> _PROBLEM TO SOLVE_: Give all the records again, with no alterations.
○ ○ ○
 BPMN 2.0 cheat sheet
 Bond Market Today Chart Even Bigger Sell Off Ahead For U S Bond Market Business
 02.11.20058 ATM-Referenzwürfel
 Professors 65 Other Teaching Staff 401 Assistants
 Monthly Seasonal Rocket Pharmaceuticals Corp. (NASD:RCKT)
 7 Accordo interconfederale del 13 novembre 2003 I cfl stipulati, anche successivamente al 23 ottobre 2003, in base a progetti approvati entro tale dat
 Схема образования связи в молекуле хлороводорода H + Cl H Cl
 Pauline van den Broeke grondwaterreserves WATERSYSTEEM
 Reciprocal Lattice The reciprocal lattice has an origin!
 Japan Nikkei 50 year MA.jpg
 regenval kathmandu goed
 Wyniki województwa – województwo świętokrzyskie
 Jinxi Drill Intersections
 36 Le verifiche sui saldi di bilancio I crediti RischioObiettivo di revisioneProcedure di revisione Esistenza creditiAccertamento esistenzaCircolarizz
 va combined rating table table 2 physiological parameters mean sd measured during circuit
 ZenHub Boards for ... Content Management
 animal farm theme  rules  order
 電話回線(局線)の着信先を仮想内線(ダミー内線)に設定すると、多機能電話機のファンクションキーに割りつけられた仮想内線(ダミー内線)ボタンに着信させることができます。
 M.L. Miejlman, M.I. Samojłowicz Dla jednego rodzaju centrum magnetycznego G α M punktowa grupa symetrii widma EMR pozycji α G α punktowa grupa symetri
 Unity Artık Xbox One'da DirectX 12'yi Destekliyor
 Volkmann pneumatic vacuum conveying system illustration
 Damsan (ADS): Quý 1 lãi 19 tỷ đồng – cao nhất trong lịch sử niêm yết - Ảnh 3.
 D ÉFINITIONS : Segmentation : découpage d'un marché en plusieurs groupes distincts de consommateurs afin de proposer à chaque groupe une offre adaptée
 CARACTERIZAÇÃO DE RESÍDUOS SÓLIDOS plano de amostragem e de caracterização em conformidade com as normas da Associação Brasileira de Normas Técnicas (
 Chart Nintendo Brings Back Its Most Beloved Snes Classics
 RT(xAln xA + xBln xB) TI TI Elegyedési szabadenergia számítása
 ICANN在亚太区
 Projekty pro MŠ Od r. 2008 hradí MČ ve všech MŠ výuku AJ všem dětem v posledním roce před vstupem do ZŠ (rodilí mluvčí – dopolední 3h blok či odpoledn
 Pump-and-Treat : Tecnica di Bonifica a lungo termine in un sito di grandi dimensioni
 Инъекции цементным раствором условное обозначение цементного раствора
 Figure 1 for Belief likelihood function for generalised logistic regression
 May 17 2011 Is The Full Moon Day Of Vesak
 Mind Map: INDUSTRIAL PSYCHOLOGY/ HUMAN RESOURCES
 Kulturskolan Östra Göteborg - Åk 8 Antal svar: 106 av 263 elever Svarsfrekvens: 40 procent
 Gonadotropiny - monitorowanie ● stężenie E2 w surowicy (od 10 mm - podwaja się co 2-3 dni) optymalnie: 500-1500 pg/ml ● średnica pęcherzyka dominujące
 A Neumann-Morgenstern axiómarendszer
○ ○ ○
> _REPLY TO THE EXERCISE_:
 BPMN 2.0 cheat sheet
 Bond Market Today Chart Even Bigger Sell Off Ahead For U S Bond Market Business
 02.11.20058 ATM-Referenzwürfel
 Professors 65 Other Teaching Staff 401 Assistants
 Monthly Seasonal Rocket Pharmaceuticals Corp. (NASD:RCKT)
 7 Accordo interconfederale del 13 novembre 2003 I cfl stipulati, anche successivamente al 23 ottobre 2003, in base a progetti approvati entro tale dat
 Схема образования связи в молекуле хлороводорода H + Cl H Cl
 Pauline van den Broeke grondwaterreserves WATERSYSTEEM
 Reciprocal Lattice The reciprocal lattice has an origin!
 Japan Nikkei 50 year MA.jpg
 regenval kathmandu goed
 Wyniki województwa – województwo świętokrzyskie
 Jinxi Drill Intersections
 36 Le verifiche sui saldi di bilancio I crediti RischioObiettivo di revisioneProcedure di revisione Esistenza creditiAccertamento esistenzaCircolarizz
 va combined rating table table 2 physiological parameters mean sd measured during circuit
 ZenHub Boards for ... Content Management
 animal farm theme  rules  order
 電話回線(局線)の着信先を仮想内線(ダミー内線)に設定すると、多機能電話機のファンクションキーに割りつけられた仮想内線(ダミー内線)ボタンに着信させることができます。
 M.L. Miejlman, M.I. Samojłowicz Dla jednego rodzaju centrum magnetycznego G α M punktowa grupa symetrii widma EMR pozycji α G α punktowa grupa symetri
 Unity Artık Xbox One'da DirectX 12'yi Destekliyor
 Volkmann pneumatic vacuum conveying system illustration
 Damsan (ADS): Quý 1 lãi 19 tỷ đồng – cao nhất trong lịch sử niêm yết - Ảnh 3.
 D ÉFINITIONS : Segmentation : découpage d'un marché en plusieurs groupes distincts de consommateurs afin de proposer à chaque groupe une offre adaptée
 CARACTERIZAÇÃO DE RESÍDUOS SÓLIDOS plano de amostragem e de caracterização em conformidade com as normas da Associação Brasileira de Normas Técnicas (
 Chart Nintendo Brings Back Its Most Beloved Snes Classics
 RT(xAln xA + xBln xB) TI TI Elegyedési szabadenergia számítása
 ICANN在亚太区
 Projekty pro MŠ Od r. 2008 hradí MČ ve všech MŠ výuku AJ všem dětem v posledním roce před vstupem do ZŠ (rodilí mluvčí – dopolední 3h blok či odpoledn
 Pump-and-Treat : Tecnica di Bonifica a lungo termine in un sito di grandi dimensioni
 Инъекции цементным раствором условное обозначение цементного раствора
 Figure 1 for Belief likelihood function for generalised logistic regression
 May 17 2011 Is The Full Moon Day Of Vesak
 Mind Map: INDUSTRIAL PSYCHOLOGY/ HUMAN RESOURCES
 Kulturskolan Östra Göteborg - Åk 8 Antal svar: 106 av 263 elever Svarsfrekvens: 40 procent
 Gonadotropiny - monitorowanie ● stężenie E2 w surowicy (od 10 mm - podwaja się co 2-3 dni) optymalnie: 500-1500 pg/ml ● średnica pęcherzyka dominujące
 A Neumann-Morgenstern axiómarendszer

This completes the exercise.